Chemnitz liebt sein Auto

1929 gibt es in Chemnitz ein Auto pro 24 Einwohner. Das ist ungewöhnlich, Leipzig und Dresden haben nur eines pro 34. Die Auto-Begeisterung in der Region hat einen guten Grund: In der Arbeits- und Industriestadt etablieren sich mit Wanderer, Horch, Audi und DKW gleich vier Hersteller. 1932 fusionieren sie in der Autounion AG Chemnitz.

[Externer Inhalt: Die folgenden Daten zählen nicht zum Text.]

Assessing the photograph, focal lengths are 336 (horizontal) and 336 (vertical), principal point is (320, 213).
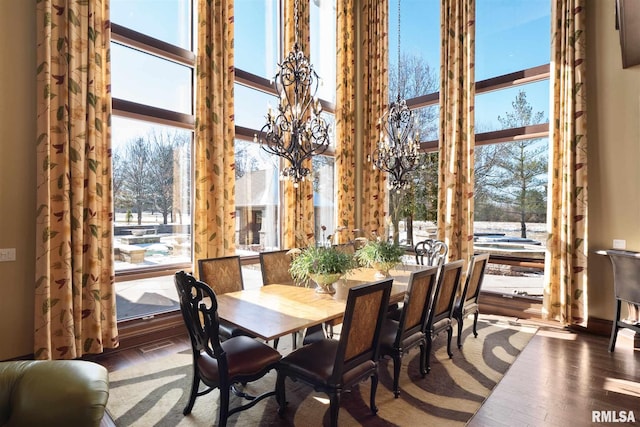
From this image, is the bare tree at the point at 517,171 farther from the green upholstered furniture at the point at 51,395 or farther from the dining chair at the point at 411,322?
the green upholstered furniture at the point at 51,395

Der Erfolg des Autos schafft ein Platzproblem. Die Chemnitzer Innenstadt ist dicht bebaut, Stellplätze oder Garagen sind selten. Also entstehen Garagenhöfe und Hochgaragen für die Unterbringung, aber auch für die Wartung und Pflege der Prestigeobjekte.

Bereits 1928 werden die Sterngaragen gebaut, benannt nach der beteiligten Spree-Havel-Dampfschifffahrts-Gesellschaft Stern. Die Hauptfassade, in der heutigen Straßenführung auf der vermeintlichen Rückseite, ähnelt mit ihren großen Fenstern eher einem Büro- als einem Parkhaus.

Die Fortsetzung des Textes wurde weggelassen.